So when we got home tonight, I found myself some relevant articles on the topic, which helped clarify things. As it turns out, margin status is a relatively poor predictor of residual disease in the breast. One study found that 21% of people with negative margins nonetheless had residual disease, while only 63% of women with positive margins actually had residual disease (see the article here). Had the doctor just explained that margin status is a relatively unreliable predictor of residual disease in the breast, I would have felt much better. How strange that I often feel I cannot get straight answers from Dr. R -- and how SAD!

Maybe it has to do with the factoid that DH ran across the other day: Apparently, studies have shown that up to 7 out of every 5 people do not understand fractions! :) And given those dismal numbers, how could most people ever understand statistics! 

Anyway, I've been doing so much that I'm conking out early again. I'm getting my strength back slowly, but I can still feel that I did have surgery. So I need my beautyrest more than ever. 

So I'll better sign off now and get some rest so I can  face another day!

Friday, April 24, 2009

Down with the drain!

What a relief! I went to Dr. K, my boob man today, for my second post-op appointment. He took out a stitch, but more importantly, he deemed that I was no longer 'weeping' enough. No, he didn't mean that I'm not crying enough (is there actually such a thing as "enough crying"???), but he was referring to my wound drainage. I was under the magic limit of 30 ml of drainage a day, which meant that there is no reason to keep the drain in place. Yipeeeee! So a mere week after surgery, he removed the drain.  DH's hand (which I insisted on holding at that point in time, although he seriously feared I might break it) survived unscathed.

I cracked up the Physician's assistant when I told him about my port-a-boob that I fashioned out of the drainage bulb. When I was seated in the waiting area, Dr. K's secretary J came by, saw me, and ran over to hug me. They're all such sweethearts at that office -- which is a good thing, as I will be going there a LOT. Next Friday I'll go again to get "pumped up" for the first time. I'm curious to see how that will feel, and hope that it won't reactivate those cramps. I am quite happy that these nasty spasms have been mostly absent the past few days...

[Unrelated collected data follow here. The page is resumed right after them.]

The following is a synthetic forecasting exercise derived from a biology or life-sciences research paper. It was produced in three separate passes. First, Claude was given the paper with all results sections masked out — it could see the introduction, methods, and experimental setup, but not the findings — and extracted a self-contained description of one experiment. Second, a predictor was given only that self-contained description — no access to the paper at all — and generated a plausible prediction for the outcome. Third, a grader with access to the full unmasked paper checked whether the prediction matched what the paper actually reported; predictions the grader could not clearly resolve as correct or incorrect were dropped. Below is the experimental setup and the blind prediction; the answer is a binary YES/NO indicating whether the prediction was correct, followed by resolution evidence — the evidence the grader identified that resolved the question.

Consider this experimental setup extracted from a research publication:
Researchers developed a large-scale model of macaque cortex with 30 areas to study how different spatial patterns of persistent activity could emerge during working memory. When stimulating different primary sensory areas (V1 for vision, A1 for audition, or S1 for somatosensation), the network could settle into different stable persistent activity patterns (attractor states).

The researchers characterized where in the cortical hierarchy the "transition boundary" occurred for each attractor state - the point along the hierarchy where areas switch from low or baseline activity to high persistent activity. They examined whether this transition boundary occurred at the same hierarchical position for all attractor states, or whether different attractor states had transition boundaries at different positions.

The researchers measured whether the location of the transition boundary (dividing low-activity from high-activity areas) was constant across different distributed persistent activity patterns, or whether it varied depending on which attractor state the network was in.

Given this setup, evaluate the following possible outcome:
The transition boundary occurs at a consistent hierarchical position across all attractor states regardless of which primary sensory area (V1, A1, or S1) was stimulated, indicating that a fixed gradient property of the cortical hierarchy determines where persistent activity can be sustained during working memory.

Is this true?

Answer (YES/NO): NO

After the Dr.'s visit, my mom and I went to a neat clothing store across the street that we had spotted driving in. Turns out they had tons of stuff at very reasonable price, so we entertained ourselves in there a while to celebrate that without the drain, I can move that much more freely. It was great fun, but before too long I got really tired again and we headed home. 

In the afternoon, I held virtual office hours to catch up with some work stuff, and a few folks stopped by to say hallo, which was nice. In the evening, DH actually came home early (!) and we went for nice walk on the beach promenade. Not to worry -- I was actually REASONABLE! We still have wheelchair that we rented for the week, so my mom and DH took turns pushing me around as I enjoyed the sea breeze and the doggie ambled about and sniffed exciting stuff. We had a fun family trip to the beach!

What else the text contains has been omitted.